### COMPLETE THE FOLLOWING
#1 Copy the passage of the commentary on the Affordable Care Act from "I admit the" to "was elected President.", word for word.
#2 Using the commentary on the Affordable Care Act, answer each question briefly:
(a) On what date will the law's new health insurance exchanges take effect?
(b) Who debunks other myths about the law, and for which news organization?
(c) According to the final paragraph, what need will the law's impact on healthcare facility design diminish?
#3 List every myth about the Affordable Care Act that the commentary on the Affordable Care Act says Paula Dwyer debunks.

#### EXCERPT TO READ ####

There has been a lot of noise this week about defunding Obamacare in order to balance the budget and prevent a shut-down of the government. Even if this does happen (and I don’t think it will), it won’t stop the law’s new health insurance exchanges from taking effect on October 1.
Other myths about the the Affordable Care Act — that it is not supported by Republican governors, it will create a budget crisis, it has the support of the American people to defund, and it is causing job losses — are debunked by Paula Dwyer at Bloomberg News.
And Modern Healthcare’s Merrill Goozner’s editorial this week pointed out that Obamacare is actually keeping Medicare spending down and savings are being used to provide subsidies to increase spending on healthcare by private insurance companies — which will help stimulate the economy. Improved coverage “will also put more money in people’s pockets to spend on other things.”
I admit the Affordable Care Act is not perfect — no law as complex as this one ever is. But healthcare, as it’s currently practiced in this country is not fiscally sustainable, and the new law has lots of provisions and incentives that will not only improve the system, but also the overall health of the American people.
The impact of Obamacare on healthcare facility design will diminish the need for building more big box hospitals. But this was already coming long before the Senator from Illinois was elected President.

#### ENTRIES PROVIDED ####

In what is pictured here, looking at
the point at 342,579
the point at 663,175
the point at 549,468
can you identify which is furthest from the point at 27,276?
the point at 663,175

####

### ANSWERS FOR THE EXERCISE
#1
I admit the Affordable Care Act is not perfect — no law as complex as this one ever is. But healthcare, as it’s currently practiced in this country is not fiscally sustainable, and the new law has lots of provisions and incentives that will not only improve the system, but also the overall health of the American people.
The impact of Obamacare on healthcare facility design will diminish the need for building more big box hospitals. But this was already coming long before the Senator from Illinois was elected President.

#2
(a) October 1.
(b) Paula Dwyer, at Bloomberg News.
(c) The need for building more big box hospitals.

#3
- That it is not supported by Republican governors
- That it will create a budget crisis
- That it has the support of the American people to defund
- That it is causing job losses